Lievi increspature tra pianura e colline con acque fumanti e invitanti racchiudono ricchezze da fare invidia ai più potenti regnanti
C’era una volta… un grande vecchio, ma non era un uomo né un viaggiatore, al contrario era saldo su forti radici: era l'albero di Cecchino - un olmo secolare - che dai piedi delle mura della Rocca era testimone e cantore delle storie di Campiglia Marittima e della sua terra. Etruschi, romani, santi, artisti, contadini e minatori… Partiamo dal fresco dei suoi fronzuti figli che ne circondano il tronco monumentale e guardiamo la Rocca, quindi ci incamminiamo fino a raggiungerne la sommità, da cui vediamo il mare.
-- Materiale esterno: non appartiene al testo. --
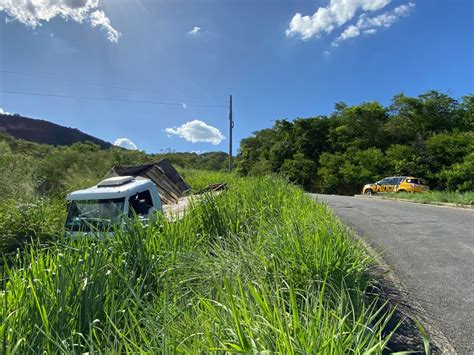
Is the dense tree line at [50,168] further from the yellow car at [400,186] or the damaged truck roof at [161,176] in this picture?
the yellow car at [400,186]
Eh sì, si fa presto a dire mare: qui si apre un profilo di golfi, promontori e isole. Il paesaggio dipinge lo specchio marino tra l’Argentario e Baratti su cui “galleggiano” le isole dell’Arcipelago Toscano, con l’Elba che quasi si tocca e l’isola turchese, la Corsica, che misteriosa e lontana appare talvolta a ricordarci gli azzurri che colorano la terra campigliese dalle profondità del suolo, ai cieli che virano tra il turchese, il rosa, il rosso e il viola di orizzonti sconfinati.
Il confine d’acqua e cielo ci fa respirare a pieni polmoni. Dietro di noi le colline del Parco archeominerario di San Silvestro, con il villaggio, le gallerie, i prati costellati di orchidee che, si narra, siano nate dalle gocce di sangue di Ubertenga (figlia del vasaio Admut) uccisa dai pirati saraceni; e le iris selvatiche che spuntano dai sassi dove gli etruschi scavarono miniere e forgiarono metalli.
Ci sono molte gallerie da esplorare qui, per scoprire quanti sono i colori che non si trovano solo nell’arcobaleno ma anche nelle viscere della terra: l’argentea hedembergite, il rame dorato, i bianchi cristalli di calcite e l’incredibile azzurro della crisocolla - quasi un pezzo di cielo intrappolato nel sottosuolo!
È ora di tornare in superficie a rivedere l’azzurro del cielo. Scendiamo da questa rocca incantata, torneremo quassù al tramonto, per vedere il sole che si tuffa in mare, tinge di rosso l'orizzonte e di blu i profili delle isole.
Dal borgo arriva il profumo della schiaccia campigliese con strutto, zucchero e pinoli: ci ricorda sia l’appetito dei minatori che le tavole signorili, mentre ci fermiamo a contare gli stemmi araldici Palazzo Pretorio e un pizzico di mistero ci cattura quando cerchiamo di individuare sulle mura della Pieve di San Giovanni il quadrato magico del “Sator”.
La voce dell’albero di Cecchino ci chiama, ci voltiamo, ci spinge verso Venturina Terme, dove la sorgente benefica sgorga calda dalle profondità terrestri, quest’anno è piovuto molto e le acque saranno ancor più calde, limpide, eppure colorate di tutti i riflessi di questa terra dove non è raro incontrare straordinari dipinti che giovani artisti hanno creato per lasciare in ogni tempo traccia di arte e bellezza.
"A presto! – ci saluta la voce - perché so, che tu sia viandante, pellegrino, artista, cantastorie o innamorato sognatore, troverai il senso per restare o per tornare”.